> Supplied information:

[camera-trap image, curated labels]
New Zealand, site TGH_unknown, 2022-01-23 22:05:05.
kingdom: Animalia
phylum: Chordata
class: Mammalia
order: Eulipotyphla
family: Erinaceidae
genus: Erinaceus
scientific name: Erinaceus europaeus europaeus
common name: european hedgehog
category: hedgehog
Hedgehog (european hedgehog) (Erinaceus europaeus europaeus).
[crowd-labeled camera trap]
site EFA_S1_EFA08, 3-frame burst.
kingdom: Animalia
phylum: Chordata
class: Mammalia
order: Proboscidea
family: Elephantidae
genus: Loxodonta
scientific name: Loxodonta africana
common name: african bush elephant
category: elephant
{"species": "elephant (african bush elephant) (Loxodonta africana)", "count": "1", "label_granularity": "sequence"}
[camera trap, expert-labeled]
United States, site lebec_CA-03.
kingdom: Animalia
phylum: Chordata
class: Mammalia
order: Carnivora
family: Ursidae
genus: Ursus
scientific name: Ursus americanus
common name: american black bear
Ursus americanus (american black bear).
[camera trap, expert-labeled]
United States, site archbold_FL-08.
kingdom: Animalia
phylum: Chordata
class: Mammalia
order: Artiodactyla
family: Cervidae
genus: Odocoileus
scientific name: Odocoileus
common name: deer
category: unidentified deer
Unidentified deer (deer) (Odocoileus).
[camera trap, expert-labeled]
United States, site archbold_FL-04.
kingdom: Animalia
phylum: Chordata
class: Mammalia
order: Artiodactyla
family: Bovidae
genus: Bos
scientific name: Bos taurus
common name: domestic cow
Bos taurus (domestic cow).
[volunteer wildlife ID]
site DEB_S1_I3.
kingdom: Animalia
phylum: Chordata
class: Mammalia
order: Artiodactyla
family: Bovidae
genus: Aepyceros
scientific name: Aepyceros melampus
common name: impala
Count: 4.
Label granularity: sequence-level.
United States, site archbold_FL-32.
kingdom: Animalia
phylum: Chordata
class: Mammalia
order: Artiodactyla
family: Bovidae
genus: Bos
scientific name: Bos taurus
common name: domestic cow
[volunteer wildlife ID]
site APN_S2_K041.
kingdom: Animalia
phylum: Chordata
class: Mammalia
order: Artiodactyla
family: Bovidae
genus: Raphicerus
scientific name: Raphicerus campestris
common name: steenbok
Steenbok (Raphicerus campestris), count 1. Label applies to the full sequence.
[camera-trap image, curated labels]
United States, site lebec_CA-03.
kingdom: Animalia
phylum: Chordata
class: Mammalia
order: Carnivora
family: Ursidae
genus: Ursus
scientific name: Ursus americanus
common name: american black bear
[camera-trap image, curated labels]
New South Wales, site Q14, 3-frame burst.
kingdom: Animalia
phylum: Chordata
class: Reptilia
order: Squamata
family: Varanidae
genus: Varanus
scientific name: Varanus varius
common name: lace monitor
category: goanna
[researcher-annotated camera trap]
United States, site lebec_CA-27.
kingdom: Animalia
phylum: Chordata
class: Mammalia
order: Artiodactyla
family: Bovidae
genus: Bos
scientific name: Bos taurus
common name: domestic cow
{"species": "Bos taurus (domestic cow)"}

> Work request: When you repeat the data, keep each line exactly as given.

> Solution:
[camera-trap image, curated labels]
New Zealand, site TGH_unknown, 2022-01-23 22:05:05.
kingdom: Animalia
phylum: Chordata
class: Mammalia
order: Eulipotyphla
family: Erinaceidae
genus: Erinaceus
scientific name: Erinaceus europaeus europaeus
common name: european hedgehog
category: hedgehog
Hedgehog (european hedgehog) (Erinaceus europaeus europaeus).
[crowd-labeled camera trap]
site EFA_S1_EFA08, 3-frame burst.
kingdom: Animalia
phylum: Chordata
class: Mammalia
order: Proboscidea
family: Elephantidae
genus: Loxodonta
scientific name: Loxodonta africana
common name: african bush elephant
category: elephant
{"species": "elephant (african bush elephant) (Loxodonta africana)", "count": "1", "label_granularity": "sequence"}
[camera trap, expert-labeled]
United States, site lebec_CA-03.
kingdom: Animalia
phylum: Chordata
class: Mammalia
order: Carnivora
family: Ursidae
genus: Ursus
scientific name: Ursus americanus
common name: american black bear
Ursus americanus (american black bear).
[camera trap, expert-labeled]
United States, site archbold_FL-08.
kingdom: Animalia
phylum: Chordata
class: Mammalia
order: Artiodactyla
family: Cervidae
genus: Odocoileus
scientific name: Odocoileus
common name: deer
category: unidentified deer
Unidentified deer (deer) (Odocoileus).
[camera trap, expert-labeled]
United States, site archbold_FL-04.
kingdom: Animalia
phylum: Chordata
class: Mammalia
order: Artiodactyla
family: Bovidae
genus: Bos
scientific name: Bos taurus
common name: domestic cow
Bos taurus (domestic cow).
[volunteer wildlife ID]
site DEB_S1_I3.
kingdom: Animalia
phylum: Chordata
class: Mammalia
order: Artiodactyla
family: Bovidae
genus: Aepyceros
scientific name: Aepyceros melampus
common name: impala
Count: 4.
Label granularity: sequence-level.
United States, site archbold_FL-32.
kingdom: Animalia
phylum: Chordata
class: Mammalia
order: Artiodactyla
family: Bovidae
genus: Bos
scientific name: Bos taurus
common name: domestic cow
[volunteer wildlife ID]
site APN_S2_K041.
kingdom: Animalia
phylum: Chordata
class: Mammalia
order: Artiodactyla
family: Bovidae
genus: Raphicerus
scientific name: Raphicerus campestris
common name: steenbok
Steenbok (Raphicerus campestris), count 1. Label applies to the full sequence.
[camera-trap image, curated labels]
United States, site lebec_CA-03.
kingdom: Animalia
phylum: Chordata
class: Mammalia
order: Carnivora
family: Ursidae
genus: Ursus
scientific name: Ursus americanus
common name: american black bear
[camera-trap image, curated labels]
New South Wales, site Q14, 3-frame burst.
kingdom: Animalia
phylum: Chordata
class: Reptilia
order: Squamata
family: Varanidae
genus: Varanus
scientific name: Varanus varius
common name: lace monitor
category: goanna
[researcher-annotated camera trap]
United States, site lebec_CA-27.
kingdom: Animalia
phylum: Chordata
class: Mammalia
order: Artiodactyla
family: Bovidae
genus: Bos
scientific name: Bos taurus
common name: domestic cow
{"species": "Bos taurus (domestic cow)"}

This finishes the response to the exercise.